Revue le Festin # 96 PDF

Revue le Festin # 96 PDF

Animal étrange même pour les autochtones, le revue le Festin # 96 PDF est longtemps resté inclassable. Il ne porte que deux mamelles.


Les variations individuelles au sein d’une même population, quoique subtiles, sont importantes. Spécimen de Potos flavus en attente de réintroduction à Volcancito, au Panama. Phénomène rare pour un carnivore, le kinkajou possède une queue préhensile, le seul autre cas décrit étant celui du binturong, Arctictis binturong. Presque toujours plus longue que le corps, terminée en cône, elle lui sert de cinquième membre. Kinkajou du Nicaragua dans ses acrobaties arboricoles. Le museau, pointu, est relativement proéminent et se termine par une truffe rose foncé ou marron glacé, évoquant parmi ceux des frugivores plus celui de certaines roussettes que celui des singes cohabitant avec les kinkajous.

Les trente-six dents se répartissent par demi maxillaires en trois incisives, une canine, trois prémolaires et deux molaires. La denture est celle d’une manducation par écrasement plus que par mastication. Les observations montrent une activité réduite les nuits de pleine lune. Pomme de cajou et sa noix. Infrutescence et jeune feuilles de Cecropia, dit bois-canon. Son régime est celui d’un opportuniste et se révèle très variable selon les saisons et les régions.

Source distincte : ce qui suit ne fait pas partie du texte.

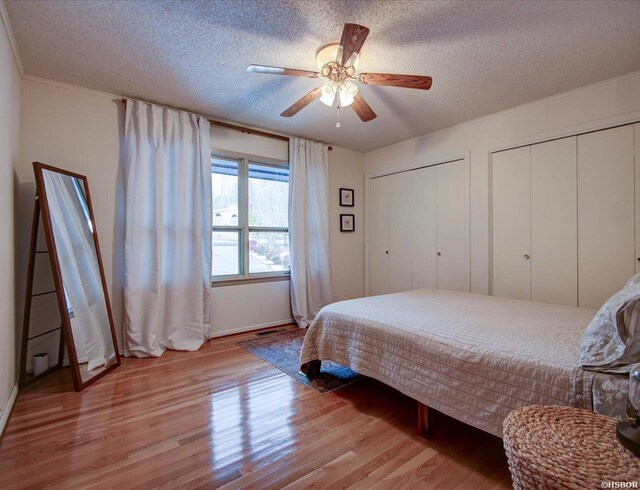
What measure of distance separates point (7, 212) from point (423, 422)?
117 inches

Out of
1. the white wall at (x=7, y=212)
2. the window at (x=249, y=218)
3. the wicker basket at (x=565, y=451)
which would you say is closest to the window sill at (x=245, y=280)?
the window at (x=249, y=218)

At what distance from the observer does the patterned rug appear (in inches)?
96.4

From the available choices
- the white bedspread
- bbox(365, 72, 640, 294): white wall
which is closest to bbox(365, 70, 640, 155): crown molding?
bbox(365, 72, 640, 294): white wall

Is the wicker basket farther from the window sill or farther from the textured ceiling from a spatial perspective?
the window sill

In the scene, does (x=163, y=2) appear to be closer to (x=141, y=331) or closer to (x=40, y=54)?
(x=40, y=54)

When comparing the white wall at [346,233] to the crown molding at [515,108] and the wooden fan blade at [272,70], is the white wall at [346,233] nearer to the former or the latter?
the crown molding at [515,108]

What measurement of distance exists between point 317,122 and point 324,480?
3286 mm

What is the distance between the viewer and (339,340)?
90.8 inches

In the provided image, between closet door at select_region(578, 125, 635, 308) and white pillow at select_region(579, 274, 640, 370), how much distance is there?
171cm

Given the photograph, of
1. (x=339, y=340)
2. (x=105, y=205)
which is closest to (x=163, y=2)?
(x=105, y=205)

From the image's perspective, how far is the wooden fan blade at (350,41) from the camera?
1.63 meters

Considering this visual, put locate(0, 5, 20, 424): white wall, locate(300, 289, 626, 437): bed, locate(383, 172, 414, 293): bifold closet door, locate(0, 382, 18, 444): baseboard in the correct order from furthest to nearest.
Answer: locate(383, 172, 414, 293): bifold closet door, locate(0, 5, 20, 424): white wall, locate(0, 382, 18, 444): baseboard, locate(300, 289, 626, 437): bed

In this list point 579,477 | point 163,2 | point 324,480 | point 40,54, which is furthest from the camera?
point 40,54

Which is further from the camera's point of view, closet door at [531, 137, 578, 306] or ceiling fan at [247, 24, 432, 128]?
closet door at [531, 137, 578, 306]
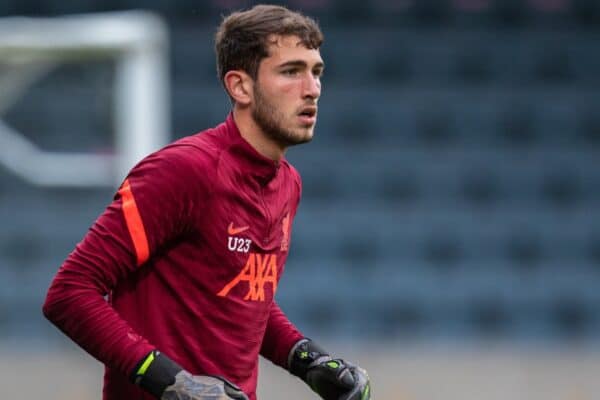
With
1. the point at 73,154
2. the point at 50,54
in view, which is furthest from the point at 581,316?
the point at 50,54

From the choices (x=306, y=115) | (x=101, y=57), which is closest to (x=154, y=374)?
(x=306, y=115)

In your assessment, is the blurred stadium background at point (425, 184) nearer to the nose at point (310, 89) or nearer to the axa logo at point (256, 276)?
the axa logo at point (256, 276)

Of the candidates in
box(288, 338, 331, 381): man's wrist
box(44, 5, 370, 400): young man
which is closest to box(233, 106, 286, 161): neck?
box(44, 5, 370, 400): young man

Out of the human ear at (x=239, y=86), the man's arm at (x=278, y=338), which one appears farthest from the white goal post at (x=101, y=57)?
the human ear at (x=239, y=86)

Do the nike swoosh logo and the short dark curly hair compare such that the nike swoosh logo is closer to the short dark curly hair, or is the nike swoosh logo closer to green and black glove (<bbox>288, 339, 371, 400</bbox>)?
the short dark curly hair

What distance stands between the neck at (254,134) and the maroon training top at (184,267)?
19 mm

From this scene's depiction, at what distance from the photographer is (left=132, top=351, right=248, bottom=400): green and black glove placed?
2342 millimetres

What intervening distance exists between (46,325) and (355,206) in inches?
90.1

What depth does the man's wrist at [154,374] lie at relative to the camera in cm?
235

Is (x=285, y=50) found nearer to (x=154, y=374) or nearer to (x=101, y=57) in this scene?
(x=154, y=374)

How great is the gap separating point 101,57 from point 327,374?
3676mm

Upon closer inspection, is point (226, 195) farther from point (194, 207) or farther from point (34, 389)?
point (34, 389)

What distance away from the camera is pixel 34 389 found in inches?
239

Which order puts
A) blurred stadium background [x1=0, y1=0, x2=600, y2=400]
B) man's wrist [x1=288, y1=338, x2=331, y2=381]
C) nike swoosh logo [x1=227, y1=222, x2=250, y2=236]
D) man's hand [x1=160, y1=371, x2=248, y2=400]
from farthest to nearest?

Par forte chaleur, il presse les figues et les mangues pour en recueillir le jus. Le kinkajou n’est pas un végétarien exclusif, du moins pas en toutes circonstances. En situation de détresse, le kinkajou crache comme le fait un chat dans la même situation. Carte de Köppen-Geiger – En bleu foncé et bleu moyen, les climats tropicaux favorables aux kinkajous, sans et avec une saison sèche, peu marquée. Atlantique et au sud de la Sierra Madre sur le Pacifique, au Chiapas et au Guatemala. On en croise aussi dans les zones voisines de la forêt défrichées pour les plantations et parfois dans son jardin. On ne les observe pas au-dessus de 2 500 mètres d’altitude, mais en aval des forêts de brumes des cordillères andines.

En dehors de la période de reproduction et d’élevage des petits, le kinkajou adulte est, durant la journée du moins, le plus souvent solitaire. Trois glandes, une double sous les mandibules, une sur la gorge et une sur le ventre permettent au kinkajou, dès le réveil où il se gratte vigoureusement, de marquer son territoire individuel. Inversement, ces odeurs déposées par des congénères lui indiquent un territoire voisin sans prédateurs. La maturité sexuelle commence à un an et demi pour les mâles, deux ans et un trimestre pour les femelles. Les liens sociaux entre mâles restent cependant chez les kinkajous incomparablement plus distendus et se limitent à deux individus. Ce sont les odeurs de la femelle en chaleur, entre début décembre et mi-février, qui attirent les mâles. S’il y a plusieurs mâles, une querelle gesticulatoire et bruyante suffit à désigner un vainqueur qui veille sur sa conquête jusqu’au départ des candidats déçus.

Après un tel triomphe ou, dans des situations moins concurrentielles, après une première puis, le lendemain, une seconde rencontre, la cour s’accompagne de jacassements suivis, en cas de succès, de gazouillis peu discrets. Elle se déroule une seule fois par an et se prolonge par une cohabitation d’un mois. 150 à 200 grammes et 3 centimètres de long. La peau rose est nue sur le ventre et sur le dessus recouverte d’un pelage épars argenté noircissant aux pointes. L’audition est effective entre le premier et le cinquième jour, les yeux s’ouvrent entre le septième et le dix-neuvième.

L’allaitement dure de 16 à 18 semaines. Au Mexique, son nom de martucha rappelle son rapprochement erroné avec la martre. Il dirigera par la suite, de 1632 à 1645, depuis le siège de Port-Royal la province de son ordre en Nouvelle-France. Kongo où le potto est endémique, langue qui avait déjà une très grande diffusion y compris aux Amériques, l’Angola étant alors le principal pourvoyeur d’esclaves. Planche d’Alcide d’Orbigny publiée en 1849. Les quatre puis neuf moines de l’éphémère colonie de l’île Sainte-Anne donneront un catalogue abondant et précis des animaux et des plantes et laisseront son surnom de singe capucin au sapajou qui habite le jour dans les arbres où dorment les kinkajous. Pennant : un lémurien compris comme une espèce de singe.